- **Given task**:
Copy every one of the records below word for word, leaving out the pictures.

- **Material for this task**:
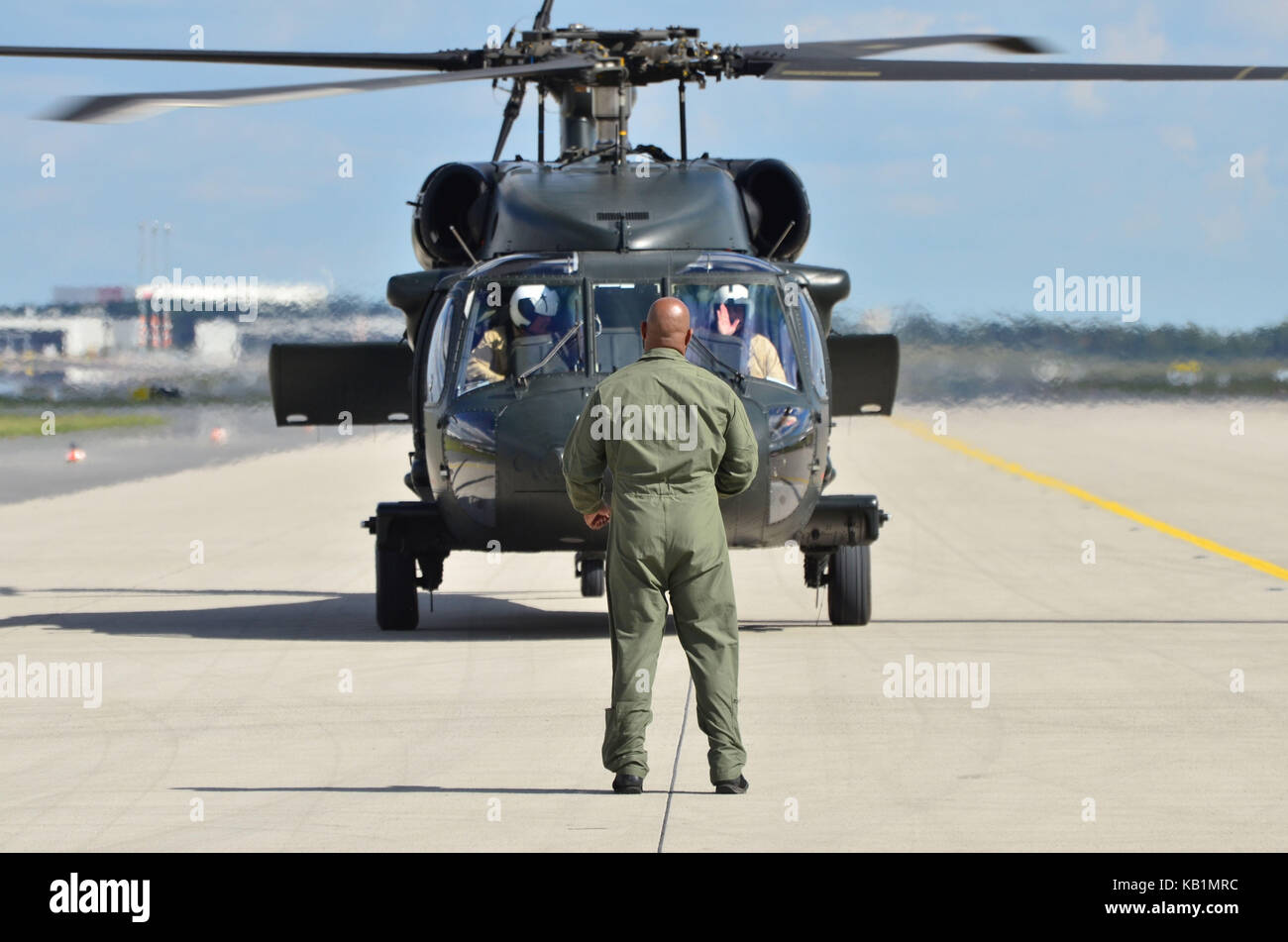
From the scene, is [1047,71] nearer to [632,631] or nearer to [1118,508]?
[632,631]

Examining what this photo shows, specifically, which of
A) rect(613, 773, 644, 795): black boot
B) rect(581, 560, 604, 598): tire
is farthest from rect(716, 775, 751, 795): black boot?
rect(581, 560, 604, 598): tire

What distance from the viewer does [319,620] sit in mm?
14570

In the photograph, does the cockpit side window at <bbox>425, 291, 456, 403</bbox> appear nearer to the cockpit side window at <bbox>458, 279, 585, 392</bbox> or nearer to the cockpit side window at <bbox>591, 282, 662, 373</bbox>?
the cockpit side window at <bbox>458, 279, 585, 392</bbox>

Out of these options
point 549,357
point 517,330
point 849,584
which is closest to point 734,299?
point 549,357

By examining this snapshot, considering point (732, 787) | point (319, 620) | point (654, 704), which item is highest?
point (732, 787)

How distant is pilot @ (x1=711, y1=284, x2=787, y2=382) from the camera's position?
41.3 ft

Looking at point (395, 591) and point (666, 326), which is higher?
point (666, 326)

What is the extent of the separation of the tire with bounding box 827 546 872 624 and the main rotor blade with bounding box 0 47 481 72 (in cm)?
405

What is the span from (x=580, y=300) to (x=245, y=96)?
3169 mm
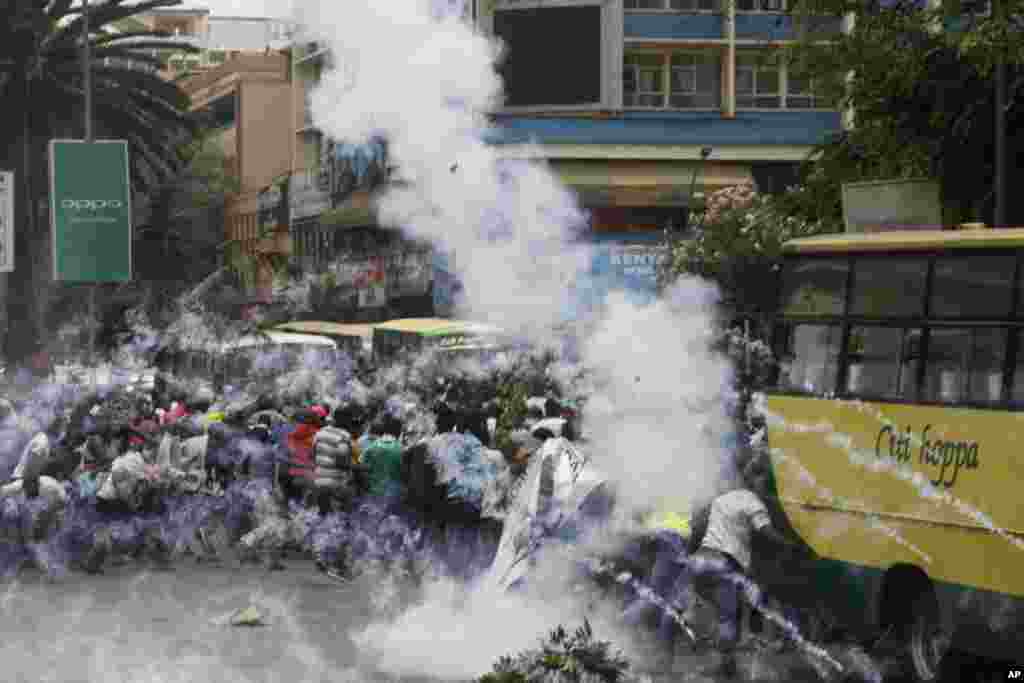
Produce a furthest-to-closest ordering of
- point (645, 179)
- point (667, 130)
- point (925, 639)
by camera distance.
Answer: point (667, 130)
point (645, 179)
point (925, 639)

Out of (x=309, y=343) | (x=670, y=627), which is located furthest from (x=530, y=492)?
(x=309, y=343)

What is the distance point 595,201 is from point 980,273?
33.0 meters

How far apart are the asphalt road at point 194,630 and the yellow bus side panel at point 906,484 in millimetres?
1024

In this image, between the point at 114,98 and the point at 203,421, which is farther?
the point at 114,98

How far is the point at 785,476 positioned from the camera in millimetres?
11633

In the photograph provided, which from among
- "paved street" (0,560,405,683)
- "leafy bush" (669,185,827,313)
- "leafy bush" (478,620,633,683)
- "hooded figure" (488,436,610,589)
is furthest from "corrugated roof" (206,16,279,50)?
"leafy bush" (478,620,633,683)

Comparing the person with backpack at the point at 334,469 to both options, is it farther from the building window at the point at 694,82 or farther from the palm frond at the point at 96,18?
the building window at the point at 694,82

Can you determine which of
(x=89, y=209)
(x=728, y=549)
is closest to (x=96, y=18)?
(x=89, y=209)

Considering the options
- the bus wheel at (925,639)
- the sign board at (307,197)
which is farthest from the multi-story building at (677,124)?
the bus wheel at (925,639)

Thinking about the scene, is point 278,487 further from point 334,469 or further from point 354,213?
point 354,213

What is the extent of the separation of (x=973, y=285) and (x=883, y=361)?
825mm

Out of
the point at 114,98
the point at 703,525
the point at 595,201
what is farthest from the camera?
the point at 595,201

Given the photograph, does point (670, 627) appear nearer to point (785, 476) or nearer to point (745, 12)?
point (785, 476)

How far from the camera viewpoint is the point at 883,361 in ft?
35.7
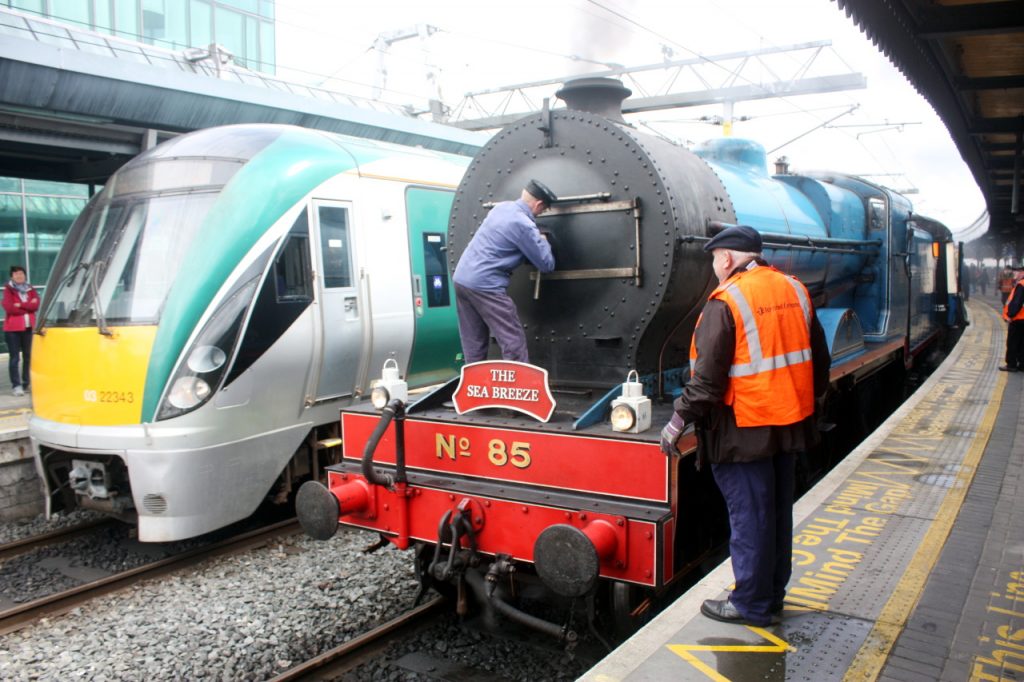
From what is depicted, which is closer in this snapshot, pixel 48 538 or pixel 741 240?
pixel 741 240

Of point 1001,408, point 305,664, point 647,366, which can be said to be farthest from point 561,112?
point 1001,408

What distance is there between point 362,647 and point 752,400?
2412 millimetres

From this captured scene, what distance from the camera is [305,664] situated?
382 centimetres

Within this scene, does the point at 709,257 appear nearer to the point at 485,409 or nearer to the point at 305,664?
the point at 485,409

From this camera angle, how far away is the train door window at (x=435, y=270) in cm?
700

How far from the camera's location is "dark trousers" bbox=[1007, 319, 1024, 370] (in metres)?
10.9

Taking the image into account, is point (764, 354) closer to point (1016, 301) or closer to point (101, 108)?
point (101, 108)

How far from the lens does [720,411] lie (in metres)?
3.04

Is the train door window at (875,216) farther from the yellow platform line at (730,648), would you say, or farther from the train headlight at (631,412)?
the yellow platform line at (730,648)

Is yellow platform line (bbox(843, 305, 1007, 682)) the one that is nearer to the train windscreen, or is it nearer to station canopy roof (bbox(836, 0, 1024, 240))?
station canopy roof (bbox(836, 0, 1024, 240))

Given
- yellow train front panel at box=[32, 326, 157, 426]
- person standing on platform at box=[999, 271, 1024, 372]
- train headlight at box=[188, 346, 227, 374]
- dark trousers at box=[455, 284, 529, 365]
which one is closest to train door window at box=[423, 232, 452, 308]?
train headlight at box=[188, 346, 227, 374]

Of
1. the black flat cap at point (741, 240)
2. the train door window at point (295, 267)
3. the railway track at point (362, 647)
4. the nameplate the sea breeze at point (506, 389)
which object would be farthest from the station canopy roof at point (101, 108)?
the black flat cap at point (741, 240)

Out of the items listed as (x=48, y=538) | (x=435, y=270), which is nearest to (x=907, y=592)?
(x=435, y=270)

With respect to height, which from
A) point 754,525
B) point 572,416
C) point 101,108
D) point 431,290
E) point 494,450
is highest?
point 101,108
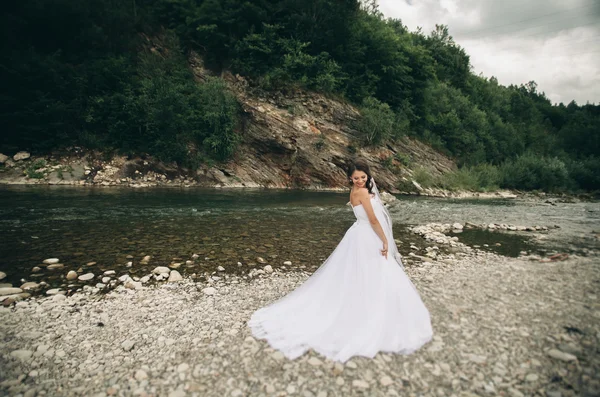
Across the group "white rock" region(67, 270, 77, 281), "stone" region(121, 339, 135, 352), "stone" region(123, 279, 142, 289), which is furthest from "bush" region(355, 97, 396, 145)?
"stone" region(121, 339, 135, 352)

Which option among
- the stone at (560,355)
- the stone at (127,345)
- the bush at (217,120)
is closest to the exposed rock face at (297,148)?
the bush at (217,120)

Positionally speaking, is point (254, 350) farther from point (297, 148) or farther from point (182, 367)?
point (297, 148)

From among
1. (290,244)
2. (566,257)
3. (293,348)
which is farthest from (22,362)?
(566,257)

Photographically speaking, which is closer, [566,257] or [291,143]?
[566,257]

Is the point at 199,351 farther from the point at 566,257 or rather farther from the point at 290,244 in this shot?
the point at 566,257

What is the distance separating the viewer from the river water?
812 centimetres

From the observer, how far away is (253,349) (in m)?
4.09

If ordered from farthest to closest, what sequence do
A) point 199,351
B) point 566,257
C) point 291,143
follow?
1. point 291,143
2. point 566,257
3. point 199,351

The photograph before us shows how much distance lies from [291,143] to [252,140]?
4.65m

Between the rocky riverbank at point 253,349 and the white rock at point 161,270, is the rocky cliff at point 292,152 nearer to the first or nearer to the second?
the white rock at point 161,270

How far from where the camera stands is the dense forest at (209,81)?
1023 inches

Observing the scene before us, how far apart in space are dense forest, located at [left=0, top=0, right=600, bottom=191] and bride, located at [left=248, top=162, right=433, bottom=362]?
1084 inches

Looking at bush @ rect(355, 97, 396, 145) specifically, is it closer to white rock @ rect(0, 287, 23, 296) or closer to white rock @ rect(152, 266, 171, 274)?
white rock @ rect(152, 266, 171, 274)

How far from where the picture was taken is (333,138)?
32375mm
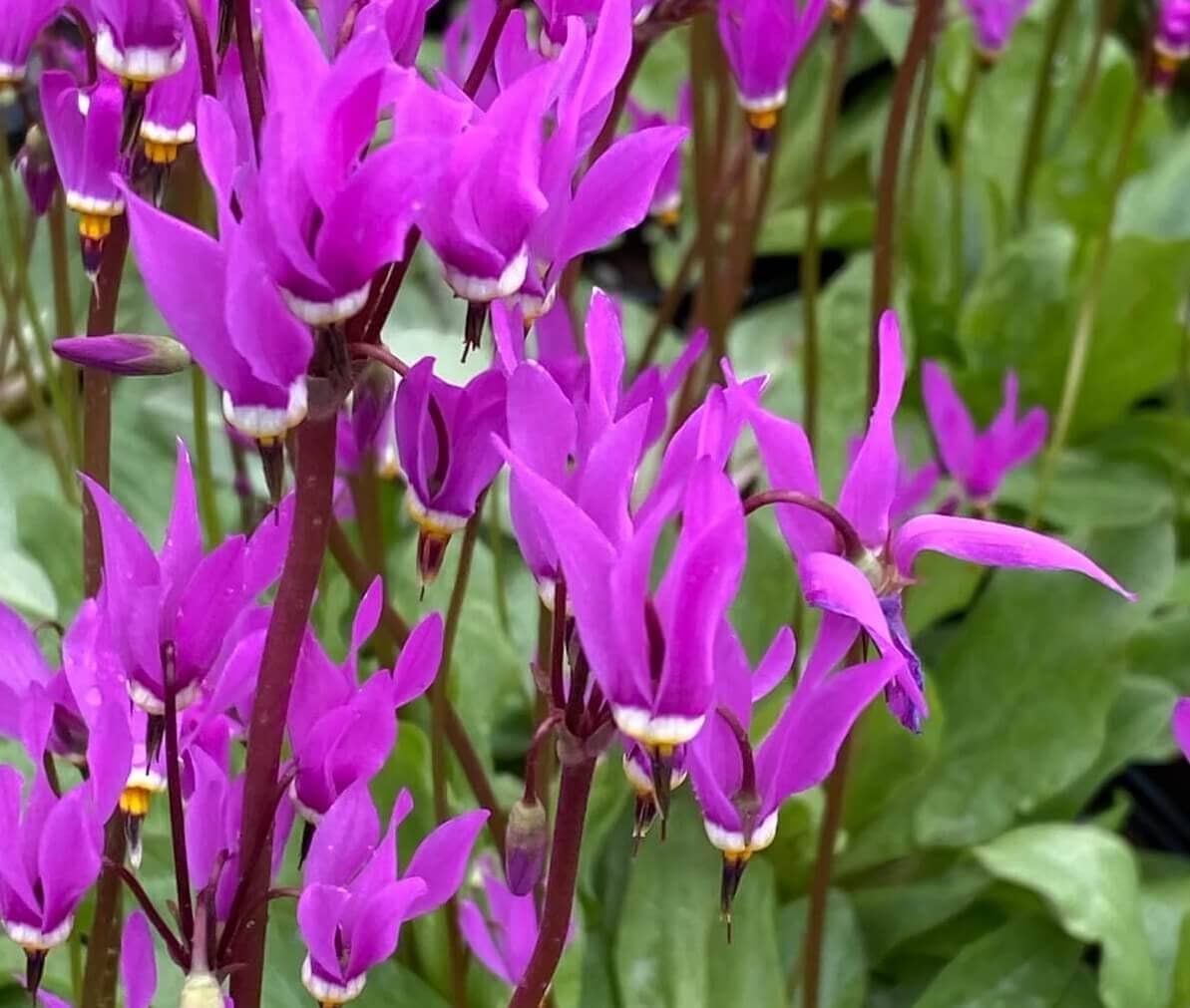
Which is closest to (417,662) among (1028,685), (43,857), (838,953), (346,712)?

- **Solved exercise**:
From the scene, is [1047,71] nearer to [632,631] or nearer to [1118,508]?
[632,631]

Examining what this photo shows, specifically, which of
A) rect(613, 773, 644, 795): black boot
B) rect(581, 560, 604, 598): tire
is farthest from rect(716, 775, 751, 795): black boot?
rect(581, 560, 604, 598): tire

What distance from the viewer does [319,620] sit in mm?
14570

In the photograph, does the cockpit side window at <bbox>425, 291, 456, 403</bbox> appear nearer to the cockpit side window at <bbox>458, 279, 585, 392</bbox> or nearer to the cockpit side window at <bbox>591, 282, 662, 373</bbox>?
the cockpit side window at <bbox>458, 279, 585, 392</bbox>

Out of these options
point 549,357
point 517,330
point 849,584
which is closest to point 734,299?
point 549,357

By examining this snapshot, considering point (732, 787) | point (319, 620) | point (654, 704), which item is highest?
point (732, 787)

How distant is pilot @ (x1=711, y1=284, x2=787, y2=382) from the camera's position?
41.3 ft

Looking at point (395, 591) and point (666, 326), which is higher?
point (666, 326)

What is the extent of the separation of the tire with bounding box 827 546 872 624 and the main rotor blade with bounding box 0 47 481 72 (in cm)?
405

What is the span from (x=580, y=300) to (x=245, y=96)?
3169 mm
Produce a furthest-to-closest ordering of
- point (645, 179)
- point (667, 130)
- point (925, 639)
by camera distance.
Answer: point (667, 130)
point (645, 179)
point (925, 639)

Out of (x=309, y=343) | (x=670, y=627), which is located furthest from (x=530, y=492)?
(x=309, y=343)

What is the distance point 595,201 is from point 980,273?
33.0 meters

How far apart are the asphalt road at point 194,630 and the yellow bus side panel at point 906,484 in millimetres?
1024

In this image, between the point at 114,98 and the point at 203,421, which is farther?
the point at 114,98

How far is the point at 785,476 positioned from the camera in millimetres?
11633

In the photograph provided, which from among
- "paved street" (0,560,405,683)
- "leafy bush" (669,185,827,313)
- "leafy bush" (478,620,633,683)
- "hooded figure" (488,436,610,589)
is furthest from "corrugated roof" (206,16,279,50)?
"leafy bush" (478,620,633,683)

Comparing the person with backpack at the point at 334,469 to both options, is it farther from the building window at the point at 694,82 or farther from the palm frond at the point at 96,18?
the building window at the point at 694,82

Can you determine which of
(x=89, y=209)
(x=728, y=549)
is closest to (x=96, y=18)?
(x=89, y=209)

Considering the options
- the bus wheel at (925,639)
- the sign board at (307,197)
which is farthest from the multi-story building at (677,124)?
the bus wheel at (925,639)

Thinking about the scene, is point 278,487 further from point 334,469 or further from point 354,213?
point 354,213

What is the extent of the separation of (x=973, y=285) and (x=883, y=361)?
825mm

Out of
the point at 114,98
the point at 703,525
the point at 595,201
what is farthest from the camera?
the point at 595,201

Given the photograph, does point (670, 627) appear nearer to point (785, 476) or nearer to point (745, 12)?
point (785, 476)

How far from the camera viewpoint is the point at 883,361 in ft?
35.7
From what is depicted, which is closer in this snapshot, pixel 48 538 or pixel 741 240?
pixel 741 240

Of point 1001,408, point 305,664, point 647,366, which can be said to be farthest from point 561,112?
point 1001,408

What distance is there between point 362,647 and point 752,400?
2412 millimetres

From this captured scene, what distance from the camera is [305,664] situated?
382 centimetres

Within this scene, does the point at 709,257 appear nearer to the point at 485,409 or nearer to the point at 305,664?
the point at 485,409

From this camera angle, how far away is the train door window at (x=435, y=270) in cm?
700

How far from the camera's location is "dark trousers" bbox=[1007, 319, 1024, 370] (in metres)?
10.9

Taking the image into account, is point (764, 354) closer to point (1016, 301) or closer to point (101, 108)?
point (101, 108)

How far from the lens does [720,411] lie (in metres)?
3.04

Is the train door window at (875,216) farther from the yellow platform line at (730,648), would you say, or farther from the train headlight at (631,412)?
the yellow platform line at (730,648)

Is yellow platform line (bbox(843, 305, 1007, 682)) the one that is nearer to the train windscreen, or is it nearer to station canopy roof (bbox(836, 0, 1024, 240))?
station canopy roof (bbox(836, 0, 1024, 240))

Given
- yellow train front panel at box=[32, 326, 157, 426]
- person standing on platform at box=[999, 271, 1024, 372]
- train headlight at box=[188, 346, 227, 374]
- dark trousers at box=[455, 284, 529, 365]
which one is closest to train door window at box=[423, 232, 452, 308]?
train headlight at box=[188, 346, 227, 374]

Of
1. the black flat cap at point (741, 240)
2. the train door window at point (295, 267)
3. the railway track at point (362, 647)
4. the nameplate the sea breeze at point (506, 389)
which object would be farthest from the station canopy roof at point (101, 108)?
the black flat cap at point (741, 240)

Out of the items listed as (x=48, y=538) | (x=435, y=270), which is nearest to (x=907, y=592)?
(x=435, y=270)

With respect to height, which from
A) point 754,525
B) point 572,416
C) point 101,108
D) point 431,290
E) point 494,450
is highest?
point 101,108
Across the group "white rock" region(67, 270, 77, 281), "stone" region(121, 339, 135, 352), "stone" region(123, 279, 142, 289), which is furthest from "bush" region(355, 97, 396, 145)?
"stone" region(121, 339, 135, 352)

Which option among
- the stone at (560,355)
- the stone at (127,345)
- the bush at (217,120)
is closest to the exposed rock face at (297,148)?
the bush at (217,120)

Positionally speaking, is point (254, 350) farther from point (297, 148) or farther from point (182, 367)?
point (297, 148)

From among
1. (290,244)
2. (566,257)
3. (293,348)
which is farthest from (22,362)?
(566,257)

Photographically speaking, which is closer, [566,257] or [291,143]?
[566,257]

Is the point at 199,351 farther from the point at 566,257 or rather farther from the point at 290,244 in this shot?
the point at 566,257

What is the distance separating the viewer from the river water?
812 centimetres

From the observer, how far away is (253,349) (in m)?
4.09

If ordered from farthest to closest, what sequence do
A) point 199,351
B) point 566,257
C) point 291,143
follow?
1. point 291,143
2. point 566,257
3. point 199,351

The photograph before us shows how much distance lies from [291,143] to [252,140]?
4.65m

Between the rocky riverbank at point 253,349 and the white rock at point 161,270, is the rocky cliff at point 292,152 nearer to the first or nearer to the second?
the white rock at point 161,270

How far from where the camera stands is the dense forest at (209,81)?
1023 inches

Observing the scene before us, how far apart in space are dense forest, located at [left=0, top=0, right=600, bottom=191] and bride, located at [left=248, top=162, right=433, bottom=362]?
1084 inches

Looking at bush @ rect(355, 97, 396, 145) specifically, is it closer to white rock @ rect(0, 287, 23, 296) or closer to white rock @ rect(152, 266, 171, 274)?
white rock @ rect(152, 266, 171, 274)

How far from where the picture was taken is (333,138)?
32375mm
Which is closest to (417,662) among (1028,685), (43,857), (838,953), (346,712)?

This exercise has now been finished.